## INSTRUCTION A
Please give the John Ditmars passage again between "John was baptized" and "at this time.", inclusive, renaming "mariner" to "sailor".
## INSTRUCTION B
Answer these from the John Ditmars passage:
(i) On what date was John baptized?
(ii) What date is carved on the supporting beam in the parlor fireplace?
(iii) What commission was John given in 1835?

## EXTRACT TO READ
———

John was baptized 19 February 1800, probably at what is now Old St. Edward's Church, Clementsport, in the parish of Trinity Church, Digby. Clementsport is at the mouth of the Moose River where it flows into the Bay of Fundy, and the village carried on a small but active maritime trade. Several members of the Ditmars family, including John and his father, owned shares of ships in the early 1820s. Records show John was also a mariner at this time.
     In 1834 John's father deeded him part of his homestead property facing the harbor, but he had already built a comfortable house there. A supporting beam in the parlor fireplace has his initials and the date 1827. This was two years after he married, so he was settling in to start a family. His foray into seafaring probably didn't give him the funds to build a house like this that early in life, suggesting his father helped him. His wife was a daughter of a former provincial Minister of Parliament, Abraham Gesner. For the rest of his life he was a gentleman farmer. He was given a Justice of the Peace commission in 1835. When Horatia (Ditmars) Cunningham visited him in the 1850s, she mentions in letters that he gave her baby Arthur a hat, that he enjoyed playing with him and wanted to keep him for himself and that Arthur liked the piglets and goslings.

———

## INFORMATION SHOWN

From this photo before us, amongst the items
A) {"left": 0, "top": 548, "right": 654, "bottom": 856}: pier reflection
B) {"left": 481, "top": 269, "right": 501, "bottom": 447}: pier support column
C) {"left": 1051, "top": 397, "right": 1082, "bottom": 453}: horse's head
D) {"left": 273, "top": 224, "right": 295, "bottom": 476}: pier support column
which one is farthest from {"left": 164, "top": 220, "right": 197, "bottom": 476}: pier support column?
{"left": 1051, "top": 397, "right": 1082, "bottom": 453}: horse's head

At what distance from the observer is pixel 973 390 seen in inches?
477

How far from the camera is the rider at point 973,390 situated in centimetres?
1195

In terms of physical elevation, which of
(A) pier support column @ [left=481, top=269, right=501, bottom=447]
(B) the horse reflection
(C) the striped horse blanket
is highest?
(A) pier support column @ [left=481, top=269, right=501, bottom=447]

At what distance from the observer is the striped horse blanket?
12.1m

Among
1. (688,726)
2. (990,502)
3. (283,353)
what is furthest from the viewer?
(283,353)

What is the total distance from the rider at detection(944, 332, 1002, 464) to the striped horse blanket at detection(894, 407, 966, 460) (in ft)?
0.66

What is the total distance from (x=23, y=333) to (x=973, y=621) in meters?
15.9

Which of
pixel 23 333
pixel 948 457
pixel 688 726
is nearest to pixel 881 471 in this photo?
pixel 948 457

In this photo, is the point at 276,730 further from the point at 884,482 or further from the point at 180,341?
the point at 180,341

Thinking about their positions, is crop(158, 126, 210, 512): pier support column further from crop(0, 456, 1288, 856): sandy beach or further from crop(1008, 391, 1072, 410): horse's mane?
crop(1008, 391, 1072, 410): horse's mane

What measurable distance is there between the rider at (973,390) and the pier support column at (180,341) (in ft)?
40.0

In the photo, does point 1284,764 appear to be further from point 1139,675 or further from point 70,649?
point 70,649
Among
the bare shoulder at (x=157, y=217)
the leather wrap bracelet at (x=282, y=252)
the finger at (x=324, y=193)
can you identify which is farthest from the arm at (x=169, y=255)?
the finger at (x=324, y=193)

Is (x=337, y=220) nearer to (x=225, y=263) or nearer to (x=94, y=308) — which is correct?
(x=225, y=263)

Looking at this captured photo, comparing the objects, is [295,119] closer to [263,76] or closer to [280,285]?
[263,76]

———

## TASK SOLUTION A
John was baptized 19 February 1800, probably at what is now Old St. Edward's Church, Clementsport, in the parish of Trinity Church, Digby. Clementsport is at the mouth of the Moose River where it flows into the Bay of Fundy, and the village carried on a small but active maritime trade. Several members of the Ditmars family, including John and his father, owned shares of ships in the early 1820s. Records show John was also a sailor at this time.

## TASK SOLUTION B
(i) 19 February 1800
(ii) 1827
(iii) A Justice of the Peace commission